Three years ago, British Touring Car Championship fan Michael Crees was cheering on the likes of Jason Plato from the grass banking at Brands Hatch. After the opening three races of 2019, he sits a point clear of Plato after a surreal debut at the same venue.
“I’m still living the dream aren’t I?” said the Kent rookie after securing points on his maiden BTCC outing for Team HARD at a more misty Brands Hatch.
“I‘m watching it back, and I’m rubbing and racing with people like Mark Blundell. It’s crazy.”
’92 champion Tim Harvey claimed he hadn’t seen enthusiasm from a driver on their debut since a fresh-faced teenager called Tom Chilton made his mark in ’02, despite not having a driving licence at the time.
It was hard to decipher the BTCC’s latest rookie from fans during Sunday’s autograph session, as the brimming Crees mingled with opposition in between signing programmes and Team HARD memorabilia for the paying public.

⁂

## Required work
Could you write out the whole article about Michael Crees's BTCC debut word for word?

## Part of a data file

⁂

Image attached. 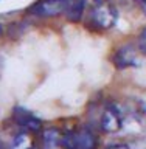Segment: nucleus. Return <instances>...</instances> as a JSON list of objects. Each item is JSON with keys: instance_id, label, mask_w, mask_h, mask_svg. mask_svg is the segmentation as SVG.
Returning <instances> with one entry per match:
<instances>
[{"instance_id": "9b49d317", "label": "nucleus", "mask_w": 146, "mask_h": 149, "mask_svg": "<svg viewBox=\"0 0 146 149\" xmlns=\"http://www.w3.org/2000/svg\"><path fill=\"white\" fill-rule=\"evenodd\" d=\"M137 2L140 3V6L143 8V11H145V14H146V0H137Z\"/></svg>"}, {"instance_id": "6e6552de", "label": "nucleus", "mask_w": 146, "mask_h": 149, "mask_svg": "<svg viewBox=\"0 0 146 149\" xmlns=\"http://www.w3.org/2000/svg\"><path fill=\"white\" fill-rule=\"evenodd\" d=\"M8 149H36V146L31 134L27 132V130H22L9 140Z\"/></svg>"}, {"instance_id": "20e7f679", "label": "nucleus", "mask_w": 146, "mask_h": 149, "mask_svg": "<svg viewBox=\"0 0 146 149\" xmlns=\"http://www.w3.org/2000/svg\"><path fill=\"white\" fill-rule=\"evenodd\" d=\"M123 126V118H121L120 110L115 106H107L101 113L100 118V127L107 134L118 132Z\"/></svg>"}, {"instance_id": "ddd939ff", "label": "nucleus", "mask_w": 146, "mask_h": 149, "mask_svg": "<svg viewBox=\"0 0 146 149\" xmlns=\"http://www.w3.org/2000/svg\"><path fill=\"white\" fill-rule=\"evenodd\" d=\"M0 31H2V30H0Z\"/></svg>"}, {"instance_id": "f03ea898", "label": "nucleus", "mask_w": 146, "mask_h": 149, "mask_svg": "<svg viewBox=\"0 0 146 149\" xmlns=\"http://www.w3.org/2000/svg\"><path fill=\"white\" fill-rule=\"evenodd\" d=\"M117 9L107 2H98L90 9V22L101 30H109L117 22Z\"/></svg>"}, {"instance_id": "39448f33", "label": "nucleus", "mask_w": 146, "mask_h": 149, "mask_svg": "<svg viewBox=\"0 0 146 149\" xmlns=\"http://www.w3.org/2000/svg\"><path fill=\"white\" fill-rule=\"evenodd\" d=\"M14 121L20 126L23 130L30 134H34V132H39L42 129V121L39 118H36L33 113H30L28 110L25 109H17L14 110Z\"/></svg>"}, {"instance_id": "f257e3e1", "label": "nucleus", "mask_w": 146, "mask_h": 149, "mask_svg": "<svg viewBox=\"0 0 146 149\" xmlns=\"http://www.w3.org/2000/svg\"><path fill=\"white\" fill-rule=\"evenodd\" d=\"M98 140L87 127L75 129L64 135V149H95Z\"/></svg>"}, {"instance_id": "f8f14e48", "label": "nucleus", "mask_w": 146, "mask_h": 149, "mask_svg": "<svg viewBox=\"0 0 146 149\" xmlns=\"http://www.w3.org/2000/svg\"><path fill=\"white\" fill-rule=\"evenodd\" d=\"M98 2H106V0H96V3H98Z\"/></svg>"}, {"instance_id": "1a4fd4ad", "label": "nucleus", "mask_w": 146, "mask_h": 149, "mask_svg": "<svg viewBox=\"0 0 146 149\" xmlns=\"http://www.w3.org/2000/svg\"><path fill=\"white\" fill-rule=\"evenodd\" d=\"M84 9H86V3L84 0H68L67 8H65V16L70 22H79L84 16Z\"/></svg>"}, {"instance_id": "0eeeda50", "label": "nucleus", "mask_w": 146, "mask_h": 149, "mask_svg": "<svg viewBox=\"0 0 146 149\" xmlns=\"http://www.w3.org/2000/svg\"><path fill=\"white\" fill-rule=\"evenodd\" d=\"M42 149H64V135L59 129L48 127L42 132Z\"/></svg>"}, {"instance_id": "423d86ee", "label": "nucleus", "mask_w": 146, "mask_h": 149, "mask_svg": "<svg viewBox=\"0 0 146 149\" xmlns=\"http://www.w3.org/2000/svg\"><path fill=\"white\" fill-rule=\"evenodd\" d=\"M114 64L117 68H128L137 65V53L132 45H124L118 48L114 54Z\"/></svg>"}, {"instance_id": "9d476101", "label": "nucleus", "mask_w": 146, "mask_h": 149, "mask_svg": "<svg viewBox=\"0 0 146 149\" xmlns=\"http://www.w3.org/2000/svg\"><path fill=\"white\" fill-rule=\"evenodd\" d=\"M138 50L146 54V26L142 30V33L138 36Z\"/></svg>"}, {"instance_id": "7ed1b4c3", "label": "nucleus", "mask_w": 146, "mask_h": 149, "mask_svg": "<svg viewBox=\"0 0 146 149\" xmlns=\"http://www.w3.org/2000/svg\"><path fill=\"white\" fill-rule=\"evenodd\" d=\"M68 0H39L31 6L30 11L39 17H56L65 13Z\"/></svg>"}]
</instances>
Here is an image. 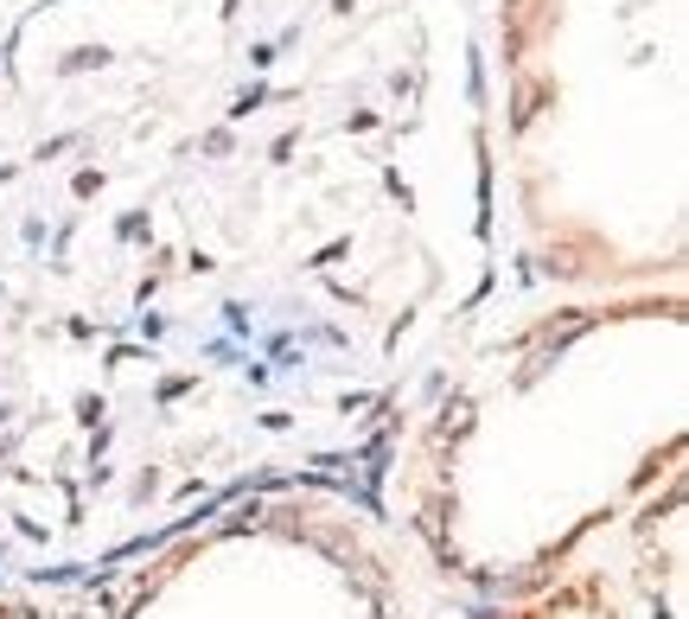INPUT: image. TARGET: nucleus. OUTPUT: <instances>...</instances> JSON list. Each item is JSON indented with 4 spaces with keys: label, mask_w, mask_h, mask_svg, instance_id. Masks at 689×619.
<instances>
[{
    "label": "nucleus",
    "mask_w": 689,
    "mask_h": 619,
    "mask_svg": "<svg viewBox=\"0 0 689 619\" xmlns=\"http://www.w3.org/2000/svg\"><path fill=\"white\" fill-rule=\"evenodd\" d=\"M51 619H415L403 556L332 491L204 505L51 593Z\"/></svg>",
    "instance_id": "obj_2"
},
{
    "label": "nucleus",
    "mask_w": 689,
    "mask_h": 619,
    "mask_svg": "<svg viewBox=\"0 0 689 619\" xmlns=\"http://www.w3.org/2000/svg\"><path fill=\"white\" fill-rule=\"evenodd\" d=\"M0 619H51L45 588H0Z\"/></svg>",
    "instance_id": "obj_4"
},
{
    "label": "nucleus",
    "mask_w": 689,
    "mask_h": 619,
    "mask_svg": "<svg viewBox=\"0 0 689 619\" xmlns=\"http://www.w3.org/2000/svg\"><path fill=\"white\" fill-rule=\"evenodd\" d=\"M479 619H626V607L607 588V575H561L556 588L530 593L517 607H485Z\"/></svg>",
    "instance_id": "obj_3"
},
{
    "label": "nucleus",
    "mask_w": 689,
    "mask_h": 619,
    "mask_svg": "<svg viewBox=\"0 0 689 619\" xmlns=\"http://www.w3.org/2000/svg\"><path fill=\"white\" fill-rule=\"evenodd\" d=\"M683 282L492 313L396 440L415 556L479 607L556 588L587 542L683 479Z\"/></svg>",
    "instance_id": "obj_1"
}]
</instances>
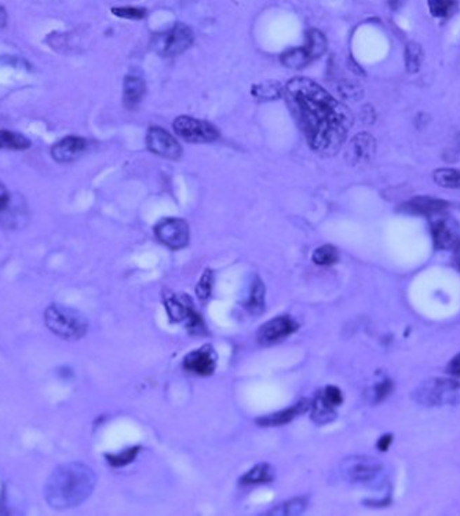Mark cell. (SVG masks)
Listing matches in <instances>:
<instances>
[{"label": "cell", "instance_id": "cell-40", "mask_svg": "<svg viewBox=\"0 0 460 516\" xmlns=\"http://www.w3.org/2000/svg\"><path fill=\"white\" fill-rule=\"evenodd\" d=\"M7 24V13L6 10L0 6V28H4Z\"/></svg>", "mask_w": 460, "mask_h": 516}, {"label": "cell", "instance_id": "cell-28", "mask_svg": "<svg viewBox=\"0 0 460 516\" xmlns=\"http://www.w3.org/2000/svg\"><path fill=\"white\" fill-rule=\"evenodd\" d=\"M312 260L317 266H332L339 260V251L334 245H322L313 252Z\"/></svg>", "mask_w": 460, "mask_h": 516}, {"label": "cell", "instance_id": "cell-26", "mask_svg": "<svg viewBox=\"0 0 460 516\" xmlns=\"http://www.w3.org/2000/svg\"><path fill=\"white\" fill-rule=\"evenodd\" d=\"M423 62V50L421 44L415 41H409L405 47V68L408 73H418Z\"/></svg>", "mask_w": 460, "mask_h": 516}, {"label": "cell", "instance_id": "cell-39", "mask_svg": "<svg viewBox=\"0 0 460 516\" xmlns=\"http://www.w3.org/2000/svg\"><path fill=\"white\" fill-rule=\"evenodd\" d=\"M391 439H393V437H391V435H385V437H382V438L379 439V442H378V449H379V450H382V451H386V450L389 449L390 444H391Z\"/></svg>", "mask_w": 460, "mask_h": 516}, {"label": "cell", "instance_id": "cell-7", "mask_svg": "<svg viewBox=\"0 0 460 516\" xmlns=\"http://www.w3.org/2000/svg\"><path fill=\"white\" fill-rule=\"evenodd\" d=\"M382 470L381 461L369 456H350L341 463V475L350 483L367 484L374 482Z\"/></svg>", "mask_w": 460, "mask_h": 516}, {"label": "cell", "instance_id": "cell-15", "mask_svg": "<svg viewBox=\"0 0 460 516\" xmlns=\"http://www.w3.org/2000/svg\"><path fill=\"white\" fill-rule=\"evenodd\" d=\"M376 150L375 138L367 133L357 134L350 140L346 152V160L352 164H364L372 160Z\"/></svg>", "mask_w": 460, "mask_h": 516}, {"label": "cell", "instance_id": "cell-37", "mask_svg": "<svg viewBox=\"0 0 460 516\" xmlns=\"http://www.w3.org/2000/svg\"><path fill=\"white\" fill-rule=\"evenodd\" d=\"M390 390H391V383H390V381H383V383L378 384V385H376V388H375V391H376V397H378L379 399L386 398V395L389 394Z\"/></svg>", "mask_w": 460, "mask_h": 516}, {"label": "cell", "instance_id": "cell-5", "mask_svg": "<svg viewBox=\"0 0 460 516\" xmlns=\"http://www.w3.org/2000/svg\"><path fill=\"white\" fill-rule=\"evenodd\" d=\"M164 306L167 314L173 322L183 324L189 332L196 335L206 333V325L202 317L195 311V306L189 296L185 295H166Z\"/></svg>", "mask_w": 460, "mask_h": 516}, {"label": "cell", "instance_id": "cell-1", "mask_svg": "<svg viewBox=\"0 0 460 516\" xmlns=\"http://www.w3.org/2000/svg\"><path fill=\"white\" fill-rule=\"evenodd\" d=\"M283 97L310 149L324 157L336 154L353 124L350 110L308 77L291 79Z\"/></svg>", "mask_w": 460, "mask_h": 516}, {"label": "cell", "instance_id": "cell-27", "mask_svg": "<svg viewBox=\"0 0 460 516\" xmlns=\"http://www.w3.org/2000/svg\"><path fill=\"white\" fill-rule=\"evenodd\" d=\"M312 61L320 58L327 51V39L317 29H310L308 34V44L305 46Z\"/></svg>", "mask_w": 460, "mask_h": 516}, {"label": "cell", "instance_id": "cell-32", "mask_svg": "<svg viewBox=\"0 0 460 516\" xmlns=\"http://www.w3.org/2000/svg\"><path fill=\"white\" fill-rule=\"evenodd\" d=\"M213 288V270H210V269H207L203 273V275H202V278H200V281H199V284L196 286V293H197L199 299L200 300H207L211 296Z\"/></svg>", "mask_w": 460, "mask_h": 516}, {"label": "cell", "instance_id": "cell-18", "mask_svg": "<svg viewBox=\"0 0 460 516\" xmlns=\"http://www.w3.org/2000/svg\"><path fill=\"white\" fill-rule=\"evenodd\" d=\"M448 203L438 200V199H431V197H416L412 199L411 201L402 204L401 209L408 212V213H418V215H437L441 213L444 209H447Z\"/></svg>", "mask_w": 460, "mask_h": 516}, {"label": "cell", "instance_id": "cell-33", "mask_svg": "<svg viewBox=\"0 0 460 516\" xmlns=\"http://www.w3.org/2000/svg\"><path fill=\"white\" fill-rule=\"evenodd\" d=\"M112 13L124 20H143L146 17V10L141 7H113Z\"/></svg>", "mask_w": 460, "mask_h": 516}, {"label": "cell", "instance_id": "cell-8", "mask_svg": "<svg viewBox=\"0 0 460 516\" xmlns=\"http://www.w3.org/2000/svg\"><path fill=\"white\" fill-rule=\"evenodd\" d=\"M173 127L178 137L189 143H210L221 137L211 123L190 116H179L173 123Z\"/></svg>", "mask_w": 460, "mask_h": 516}, {"label": "cell", "instance_id": "cell-17", "mask_svg": "<svg viewBox=\"0 0 460 516\" xmlns=\"http://www.w3.org/2000/svg\"><path fill=\"white\" fill-rule=\"evenodd\" d=\"M146 93V84L143 79L137 74H129L124 79L123 86V105L129 110L138 107Z\"/></svg>", "mask_w": 460, "mask_h": 516}, {"label": "cell", "instance_id": "cell-20", "mask_svg": "<svg viewBox=\"0 0 460 516\" xmlns=\"http://www.w3.org/2000/svg\"><path fill=\"white\" fill-rule=\"evenodd\" d=\"M273 479H275V471L272 465H269L268 463H259L242 477L240 483L244 486L265 484V483L273 482Z\"/></svg>", "mask_w": 460, "mask_h": 516}, {"label": "cell", "instance_id": "cell-23", "mask_svg": "<svg viewBox=\"0 0 460 516\" xmlns=\"http://www.w3.org/2000/svg\"><path fill=\"white\" fill-rule=\"evenodd\" d=\"M32 146L31 140L22 134L0 130V149L8 150H27Z\"/></svg>", "mask_w": 460, "mask_h": 516}, {"label": "cell", "instance_id": "cell-41", "mask_svg": "<svg viewBox=\"0 0 460 516\" xmlns=\"http://www.w3.org/2000/svg\"><path fill=\"white\" fill-rule=\"evenodd\" d=\"M455 263L458 265L460 269V242L455 246Z\"/></svg>", "mask_w": 460, "mask_h": 516}, {"label": "cell", "instance_id": "cell-16", "mask_svg": "<svg viewBox=\"0 0 460 516\" xmlns=\"http://www.w3.org/2000/svg\"><path fill=\"white\" fill-rule=\"evenodd\" d=\"M309 401L306 399H302L299 401L298 404L280 411V412L273 413V414H269V416H265V417H259L256 420V424L258 425H263V427H279V425H284L289 421H292L295 417H298L299 414L306 412L309 409Z\"/></svg>", "mask_w": 460, "mask_h": 516}, {"label": "cell", "instance_id": "cell-38", "mask_svg": "<svg viewBox=\"0 0 460 516\" xmlns=\"http://www.w3.org/2000/svg\"><path fill=\"white\" fill-rule=\"evenodd\" d=\"M448 372L454 376H460V354L456 355L451 362H449V366H448Z\"/></svg>", "mask_w": 460, "mask_h": 516}, {"label": "cell", "instance_id": "cell-12", "mask_svg": "<svg viewBox=\"0 0 460 516\" xmlns=\"http://www.w3.org/2000/svg\"><path fill=\"white\" fill-rule=\"evenodd\" d=\"M218 357L211 344H204L197 350L190 351L183 358L185 371L196 375V376H211L216 371Z\"/></svg>", "mask_w": 460, "mask_h": 516}, {"label": "cell", "instance_id": "cell-25", "mask_svg": "<svg viewBox=\"0 0 460 516\" xmlns=\"http://www.w3.org/2000/svg\"><path fill=\"white\" fill-rule=\"evenodd\" d=\"M335 416H336L335 408L327 404L321 392H319L312 404V418L319 424H325L328 421H332Z\"/></svg>", "mask_w": 460, "mask_h": 516}, {"label": "cell", "instance_id": "cell-9", "mask_svg": "<svg viewBox=\"0 0 460 516\" xmlns=\"http://www.w3.org/2000/svg\"><path fill=\"white\" fill-rule=\"evenodd\" d=\"M155 234L162 244L178 251L189 244V225L179 218H166L155 226Z\"/></svg>", "mask_w": 460, "mask_h": 516}, {"label": "cell", "instance_id": "cell-22", "mask_svg": "<svg viewBox=\"0 0 460 516\" xmlns=\"http://www.w3.org/2000/svg\"><path fill=\"white\" fill-rule=\"evenodd\" d=\"M280 61H282L284 67L289 69H303L312 62V60H310V57H309L305 47L291 48V50L285 51L282 54Z\"/></svg>", "mask_w": 460, "mask_h": 516}, {"label": "cell", "instance_id": "cell-10", "mask_svg": "<svg viewBox=\"0 0 460 516\" xmlns=\"http://www.w3.org/2000/svg\"><path fill=\"white\" fill-rule=\"evenodd\" d=\"M298 329H299V322L294 317L279 315L265 322L262 326H259L256 339L259 343L265 344V345L280 343L284 339L298 332Z\"/></svg>", "mask_w": 460, "mask_h": 516}, {"label": "cell", "instance_id": "cell-3", "mask_svg": "<svg viewBox=\"0 0 460 516\" xmlns=\"http://www.w3.org/2000/svg\"><path fill=\"white\" fill-rule=\"evenodd\" d=\"M44 322L54 335L65 340H79L88 332V321L81 312L58 303L47 307Z\"/></svg>", "mask_w": 460, "mask_h": 516}, {"label": "cell", "instance_id": "cell-30", "mask_svg": "<svg viewBox=\"0 0 460 516\" xmlns=\"http://www.w3.org/2000/svg\"><path fill=\"white\" fill-rule=\"evenodd\" d=\"M428 10L433 17L447 18L456 8V0H427Z\"/></svg>", "mask_w": 460, "mask_h": 516}, {"label": "cell", "instance_id": "cell-4", "mask_svg": "<svg viewBox=\"0 0 460 516\" xmlns=\"http://www.w3.org/2000/svg\"><path fill=\"white\" fill-rule=\"evenodd\" d=\"M425 406H455L460 404V383L452 378H430L412 394Z\"/></svg>", "mask_w": 460, "mask_h": 516}, {"label": "cell", "instance_id": "cell-31", "mask_svg": "<svg viewBox=\"0 0 460 516\" xmlns=\"http://www.w3.org/2000/svg\"><path fill=\"white\" fill-rule=\"evenodd\" d=\"M140 450H141L140 446L129 447L116 454H105V458L112 467H124L136 460Z\"/></svg>", "mask_w": 460, "mask_h": 516}, {"label": "cell", "instance_id": "cell-36", "mask_svg": "<svg viewBox=\"0 0 460 516\" xmlns=\"http://www.w3.org/2000/svg\"><path fill=\"white\" fill-rule=\"evenodd\" d=\"M11 201V196L7 192L6 186L0 182V212H3Z\"/></svg>", "mask_w": 460, "mask_h": 516}, {"label": "cell", "instance_id": "cell-14", "mask_svg": "<svg viewBox=\"0 0 460 516\" xmlns=\"http://www.w3.org/2000/svg\"><path fill=\"white\" fill-rule=\"evenodd\" d=\"M87 146L88 142L86 138L76 135L63 138L53 145L51 157L57 163H72L87 150Z\"/></svg>", "mask_w": 460, "mask_h": 516}, {"label": "cell", "instance_id": "cell-35", "mask_svg": "<svg viewBox=\"0 0 460 516\" xmlns=\"http://www.w3.org/2000/svg\"><path fill=\"white\" fill-rule=\"evenodd\" d=\"M338 91H339V94L342 95V98L349 100V101H357V100H360V98L362 97V91H361V88H360L357 84L348 83V81H346V83L339 84Z\"/></svg>", "mask_w": 460, "mask_h": 516}, {"label": "cell", "instance_id": "cell-21", "mask_svg": "<svg viewBox=\"0 0 460 516\" xmlns=\"http://www.w3.org/2000/svg\"><path fill=\"white\" fill-rule=\"evenodd\" d=\"M265 284L261 281L259 277L255 278V281L251 285V292H249V298L246 302V309L254 314L258 315L261 312L265 311Z\"/></svg>", "mask_w": 460, "mask_h": 516}, {"label": "cell", "instance_id": "cell-13", "mask_svg": "<svg viewBox=\"0 0 460 516\" xmlns=\"http://www.w3.org/2000/svg\"><path fill=\"white\" fill-rule=\"evenodd\" d=\"M431 234L435 246L440 249L455 248L460 242L459 225L448 215L440 213L431 220Z\"/></svg>", "mask_w": 460, "mask_h": 516}, {"label": "cell", "instance_id": "cell-2", "mask_svg": "<svg viewBox=\"0 0 460 516\" xmlns=\"http://www.w3.org/2000/svg\"><path fill=\"white\" fill-rule=\"evenodd\" d=\"M96 472L83 463L58 465L44 486V498L55 510H68L83 504L94 491Z\"/></svg>", "mask_w": 460, "mask_h": 516}, {"label": "cell", "instance_id": "cell-29", "mask_svg": "<svg viewBox=\"0 0 460 516\" xmlns=\"http://www.w3.org/2000/svg\"><path fill=\"white\" fill-rule=\"evenodd\" d=\"M434 180L437 185L448 189H459L460 187V171L458 170H437L434 172Z\"/></svg>", "mask_w": 460, "mask_h": 516}, {"label": "cell", "instance_id": "cell-19", "mask_svg": "<svg viewBox=\"0 0 460 516\" xmlns=\"http://www.w3.org/2000/svg\"><path fill=\"white\" fill-rule=\"evenodd\" d=\"M284 86L280 81L269 80L263 83H256L251 88V95L258 102H270L280 100L283 97Z\"/></svg>", "mask_w": 460, "mask_h": 516}, {"label": "cell", "instance_id": "cell-24", "mask_svg": "<svg viewBox=\"0 0 460 516\" xmlns=\"http://www.w3.org/2000/svg\"><path fill=\"white\" fill-rule=\"evenodd\" d=\"M308 504H309V500L306 497H298V498L288 500L283 504H279L277 507H275L272 511L266 514L277 516L299 515L308 508Z\"/></svg>", "mask_w": 460, "mask_h": 516}, {"label": "cell", "instance_id": "cell-6", "mask_svg": "<svg viewBox=\"0 0 460 516\" xmlns=\"http://www.w3.org/2000/svg\"><path fill=\"white\" fill-rule=\"evenodd\" d=\"M193 31L185 24H177L170 31L156 34L152 39V47L159 55L170 58L186 51L193 44Z\"/></svg>", "mask_w": 460, "mask_h": 516}, {"label": "cell", "instance_id": "cell-11", "mask_svg": "<svg viewBox=\"0 0 460 516\" xmlns=\"http://www.w3.org/2000/svg\"><path fill=\"white\" fill-rule=\"evenodd\" d=\"M146 146L152 153L169 160L177 161L182 156V147L177 139L157 126L149 128L146 134Z\"/></svg>", "mask_w": 460, "mask_h": 516}, {"label": "cell", "instance_id": "cell-34", "mask_svg": "<svg viewBox=\"0 0 460 516\" xmlns=\"http://www.w3.org/2000/svg\"><path fill=\"white\" fill-rule=\"evenodd\" d=\"M322 398L325 399L327 404H329L331 406H334L335 409L342 405L343 402V394L342 391L336 387V385H327L322 391H320Z\"/></svg>", "mask_w": 460, "mask_h": 516}]
</instances>
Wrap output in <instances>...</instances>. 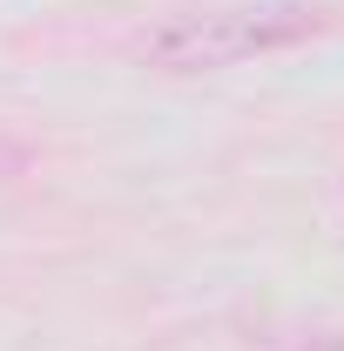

⁂

## Solution to this problem
Three years ago, British Touring Car Championship fan Michael Crees was cheering on the likes of Jason Plato from the grass banking at Brands Hatch. After the opening three races of 2019, he sits a point clear of Plato after a surreal debut at the same venue.
“I’m still living the dream aren’t I?” said the Kent rookie after securing points on his maiden BTCC outing for Team HARD at a more misty Brands Hatch.
“I‘m watching it back, and I’m rubbing and racing with people like Mark Blundell. It’s crazy.”
’92 champion Tim Harvey claimed he hadn’t seen enthusiasm from a driver on their debut since a fresh-faced teenager called Tom Chilton made his mark in ’02, despite not having a driving licence at the time.
It was hard to decipher the BTCC’s latest rookie from fans during Sunday’s autograph session, as the brimming Crees mingled with opposition in between signing programmes and Team HARD memorabilia for the paying public.